Women are now the main economic providers in many Twa families, as well as continuing to be the main carers of children and older people. They generally can decide how to spend the money they have earned. However, where men have cleared farm land, their initial high investment of labour tends to make them feel entitled to control the spending of money earned by the crop, despite the fact that women did the planting, weeding and harvesting. The increased reliance on farming among the Twa may therefore reduce the economic independence of Twa women. Many Twa women also have to contend with domestic violence and family neglect as a result of Twa men’s alcohol abuse. Alcoholism occurs in many indigenous communities that are facing cultural collapse, and where men are no longer able to carry out their traditional roles as hunters and respected provider for the family.
Faced with the loss of their ancestral forest lands, and the need to find a means of survival under changed circumstances, Twa in the Great Lakes region have expressed a range of different aspirations. Particularly among communities living near forest areas from which their forefathers were expelled, the Twa want to have secure access and use rights to forests, and to maintain their close links with the forest, but not all wish to resume the hunter-gatherer way of life. Communities near national parks want a larger share of the revenues from tourism. Throughout the region, Twa also want to have their own land for farming as part of their mix of survival strategies.
To press their claims, Twa communities are having to organise themselves in new ways and develop new forms of representative institutions, that can advocate and negotiate effectively with government structures and influential agencies. The new Twa NGOs and community-based associations, and their support groups in the region, are campaigning for governments to develop specific policies to address the particular disadvantages that the Twa face as a result of their ethic identity. In the absence of laws and policies addressing land rights of indigenous peoples, Twa organisations are calling for affirmative action in land allocation for Twa and recognition by governments of the immense historical injustice through which Twa were deprived of their forest lands and traditional means of livelihood, forcing them into severe poverty.

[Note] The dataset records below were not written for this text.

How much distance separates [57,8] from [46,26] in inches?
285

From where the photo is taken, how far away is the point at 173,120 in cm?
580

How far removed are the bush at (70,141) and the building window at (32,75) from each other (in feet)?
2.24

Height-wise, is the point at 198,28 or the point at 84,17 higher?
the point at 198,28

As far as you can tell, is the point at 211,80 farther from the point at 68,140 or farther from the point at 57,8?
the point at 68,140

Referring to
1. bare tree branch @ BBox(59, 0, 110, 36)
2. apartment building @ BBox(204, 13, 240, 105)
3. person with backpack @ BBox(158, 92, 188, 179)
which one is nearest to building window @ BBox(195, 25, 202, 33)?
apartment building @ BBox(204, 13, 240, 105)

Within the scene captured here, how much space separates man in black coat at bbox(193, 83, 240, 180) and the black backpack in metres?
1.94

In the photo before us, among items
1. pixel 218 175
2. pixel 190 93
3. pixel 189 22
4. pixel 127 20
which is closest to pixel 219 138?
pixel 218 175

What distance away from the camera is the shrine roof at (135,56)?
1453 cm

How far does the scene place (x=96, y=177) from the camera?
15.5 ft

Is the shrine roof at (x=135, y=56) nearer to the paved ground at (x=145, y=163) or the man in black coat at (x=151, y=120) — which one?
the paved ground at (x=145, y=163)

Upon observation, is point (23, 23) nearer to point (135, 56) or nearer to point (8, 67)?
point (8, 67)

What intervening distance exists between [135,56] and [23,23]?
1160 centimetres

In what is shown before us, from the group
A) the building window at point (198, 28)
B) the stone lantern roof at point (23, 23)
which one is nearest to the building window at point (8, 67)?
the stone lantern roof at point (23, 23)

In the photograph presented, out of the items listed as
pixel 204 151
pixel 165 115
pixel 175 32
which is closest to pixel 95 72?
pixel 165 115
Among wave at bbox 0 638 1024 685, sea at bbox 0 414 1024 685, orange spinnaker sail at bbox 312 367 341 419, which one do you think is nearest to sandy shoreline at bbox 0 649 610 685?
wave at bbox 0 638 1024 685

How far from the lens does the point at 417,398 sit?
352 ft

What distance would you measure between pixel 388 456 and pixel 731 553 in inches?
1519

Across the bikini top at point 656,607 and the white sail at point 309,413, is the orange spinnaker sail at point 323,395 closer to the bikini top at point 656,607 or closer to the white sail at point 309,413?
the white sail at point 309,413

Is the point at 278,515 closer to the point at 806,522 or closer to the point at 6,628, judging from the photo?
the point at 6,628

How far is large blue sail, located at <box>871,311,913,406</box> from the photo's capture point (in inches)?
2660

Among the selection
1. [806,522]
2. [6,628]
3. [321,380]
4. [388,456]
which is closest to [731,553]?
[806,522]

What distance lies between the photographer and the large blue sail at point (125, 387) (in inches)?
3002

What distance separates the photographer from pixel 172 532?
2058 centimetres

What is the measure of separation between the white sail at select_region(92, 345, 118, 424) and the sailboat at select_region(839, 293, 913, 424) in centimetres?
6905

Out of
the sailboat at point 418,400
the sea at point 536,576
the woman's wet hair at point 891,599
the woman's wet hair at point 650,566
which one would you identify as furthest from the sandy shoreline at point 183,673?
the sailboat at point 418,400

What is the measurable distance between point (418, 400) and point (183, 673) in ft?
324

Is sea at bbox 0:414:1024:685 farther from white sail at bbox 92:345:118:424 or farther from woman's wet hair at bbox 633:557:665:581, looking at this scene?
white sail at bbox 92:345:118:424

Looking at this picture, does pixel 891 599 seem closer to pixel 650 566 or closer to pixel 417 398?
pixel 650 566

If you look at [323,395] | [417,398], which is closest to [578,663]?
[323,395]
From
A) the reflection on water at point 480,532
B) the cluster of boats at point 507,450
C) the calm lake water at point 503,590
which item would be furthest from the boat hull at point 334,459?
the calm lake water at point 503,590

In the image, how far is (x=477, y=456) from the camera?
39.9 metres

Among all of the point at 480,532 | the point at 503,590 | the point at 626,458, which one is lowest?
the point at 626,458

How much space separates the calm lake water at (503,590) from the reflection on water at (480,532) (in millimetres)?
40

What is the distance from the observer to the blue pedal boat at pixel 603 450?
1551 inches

The Twa want to be respected and valued as members of society, and to freely enjoy their human rights and have equal access to services like other people. In the process of surviving as a forest people driven from their forests, and adapting to the harsh social and physical environment they now find themselves in, some groups and individuals want to retain their cultural distinctiveness; others want to integrate with mainstream society. It is their right to freely choose how they wish to relate to and participate in national society and to make their own choices about their future.